Not being able to pay staff salaries is not only embarrassing, it yet again exposes the ANC’s arrogant incompetence

The ANC has been battling to pay its own employees' salaries.
The ANC has been battling to pay its own employees' salaries. (Gallo Images/Brenton Geach)

Who would have thought it would come to this?

A governing party so broke that it has been forced to resort to asking Joe Public help pay its staff salaries – this is what the ANC has become.

The party this past weekend launched a crowdfunding campaign, asking its members and the public for donations so that it can pay staff salaries because it is broke.

Sure, the red flags have always been there, what with the Sunday Times and other media reporting over the years about the ANC’s failure to pay its employees’ salaries on the set date.

But matters came to head this year when the ANC failed to pay its staff at all over the months of July and August, simply because it had nothing in its bank account.

The coffers went empty after tax authority Sars garnisheed the ANC’s allowances from the IEC, which run to millions of rand given the size of representation in parliament, over unpaid tax deductions to the tune of R80m.

As if it were a con man, it turned out the ANC deducted pay-as-you-earn from its employees but failed to pass it on to Sars as per requirements of the tax laws.

How the ANC has treated its staff is further evidence of how its leaders are also unfit to rule and a danger to the people of this country and its future prospects.
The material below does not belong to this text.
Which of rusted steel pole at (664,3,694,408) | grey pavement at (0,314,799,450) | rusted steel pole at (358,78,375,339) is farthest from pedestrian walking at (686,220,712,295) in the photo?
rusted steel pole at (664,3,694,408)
It did the same with deductions of pension contributions and, it also emerged last week, UIF, meaning that if the unpaid ANC workers should be retrenched tomorrow, they would not be eligible to claim UIF.

It’s mind boggling stuff!

All this points to a ruling party led by people who simply have no regard for the wellbeing of just a few hundred employees, yet they want to be trusted with the running of a country and its more than trillion-rand budget.

How the ANC has treated its staff is further evidence of how its leaders are also unfit to rule and a danger to the people of this country and its future prospects.

It’s also evidence of why, year after year, the auditor-general paints a grim picture of the state of public finance management by national, provincial and government departments as well as municipalities.

This year alone, only 27 out of 257 municipalities achieved clean audits and very few of these are under ANC rule.

It’s a trend for ANC cadres who start off their careers at Luthuli House, where there’s flagrant disregard for rules, to be deployed to the state, hence the shambolic state of public finances.

It is time for ANC leaders to have a serious look at themselves in the mirror before they ask the public for donations to fund their own operations.

In fact, the public has been indirectly donating to the ANC via the tax-funded IEC and other parliamentary allowances but it messed all that up when it was garnisheed by Sars because it considered itself untouchable as a party in power.